La présidente de la FEGUIPAE s’inquiète également des conditions dans lesquelles certains enseignants sont recrutés au niveau communautaire. Elle estime que le choix des candidats sur la base de liens familiaux ou communautaires peut parfois se faire au détriment de leurs qualifications.
« La plupart des enseignants recrutés par les communautés sont choisis parmi leurs proches, leurs enfants, leurs ressortissants, alors qu’ils n’ont pas toujours le niveau nécessaire. Il faut revoir cela et tenir compte de ces écoles communautaires. Il faut voir comment les doter d’enseignants en nombre suffisant et de qualité, parce que ce sont des enfants de la Guinée », a-t-elle souligné.
Autre sujet d’inquiétude : l’état de certaines infrastructures scolaires. Selon Adama Sow, plusieurs établissements ont subi des dégâts au cours de la saison des pluies, notamment au niveau des toitures et des murs.
« Concernant les infrastructures, il faut également s’en occuper, parce que la qualité de certaines infrastructures construites n’est pas satisfaisante. Avec l’hivernage, beaucoup d’écoles ont perdu leur toiture et certains murs sont tombés. Il faut donc prendre des dispositions avant l’ouverture », a-t-elle sollicité.
La FEGUIPAE invite ainsi les autorités à procéder aux réparations nécessaires avant l’arrivée des élèves, afin de leur garantir un environnement d’apprentissage sûr et adapté.
Au-delà des questions liées aux enseignants et aux infrastructures, l’organisation insiste sur la nécessité de préparer les établissements sur le plan de l’assainissement. Elle appelle notamment les parents d’élèves à s’impliquer aux côtés des directions des écoles.
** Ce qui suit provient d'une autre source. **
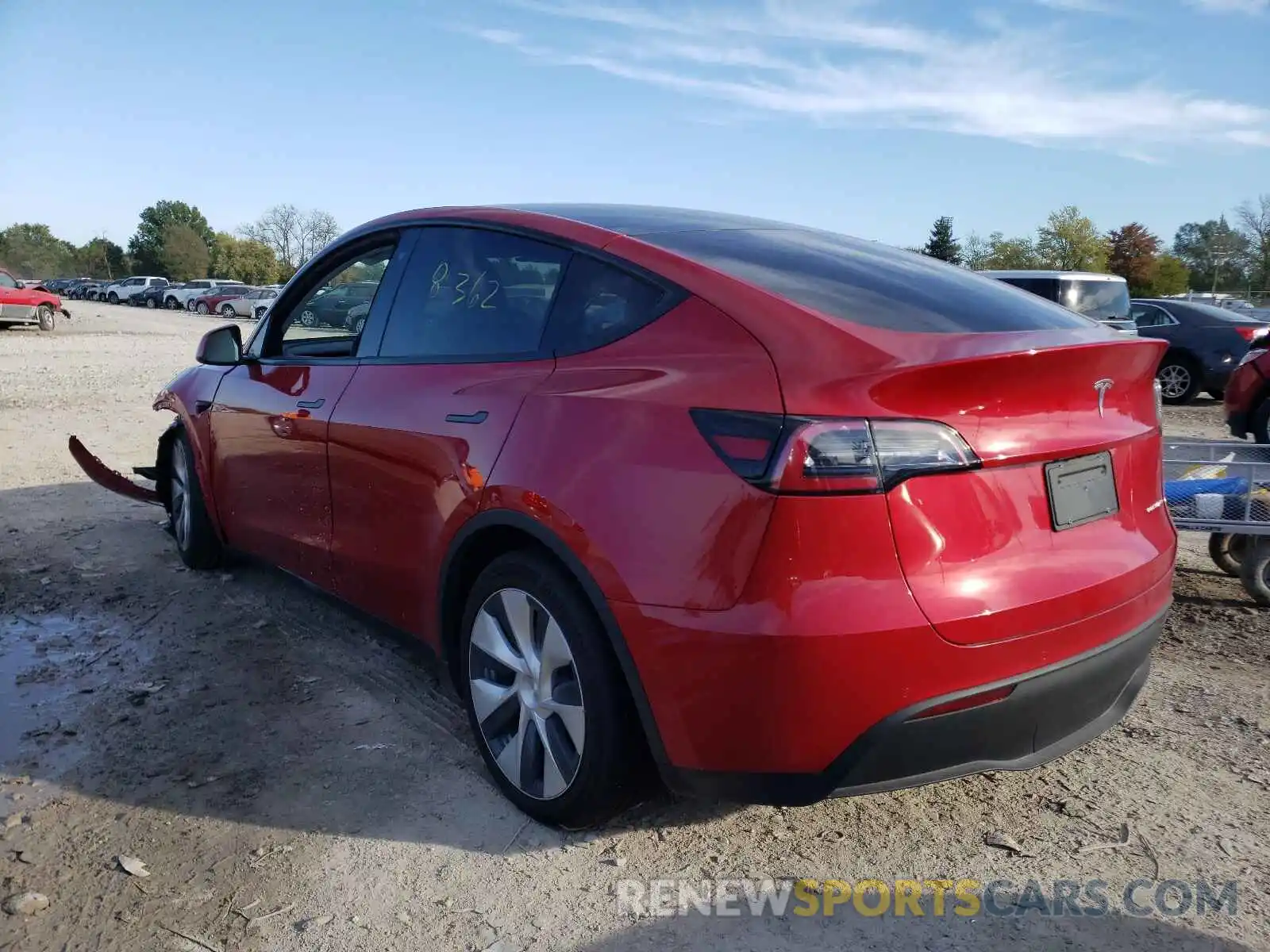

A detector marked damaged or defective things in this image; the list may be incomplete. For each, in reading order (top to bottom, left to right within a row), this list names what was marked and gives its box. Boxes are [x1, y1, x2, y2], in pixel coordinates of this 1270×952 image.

damaged front fender [69, 434, 162, 502]
detached black bumper piece [665, 612, 1168, 807]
« Les enfants doivent trouver des écoles propres. Il ne faut pas qu’ils viennent à l’école et qu’ils perdent encore des heures de cours pour le nettoyage des établissements. C’est maintenant qu’il faut s’occuper de tout cela, en concertation avec les directions des écoles afin qu’elles soient prêtes à accueillir les enfants », a insisté la présidente de la FEGUIPAE.
À moins d’un mois de la rentrée, la FEGUIPAE souhaite donc que les différents acteurs du système éducatif, avec l’appui de l’État, anticipent les difficultés liées aux ressources humaines, aux infrastructures et à l’assainissement. Pour l’organisation, l’enjeu est de permettre aux élèves de reprendre les cours le 5 octobre dans des conditions suffisamment favorables à leur apprentissage.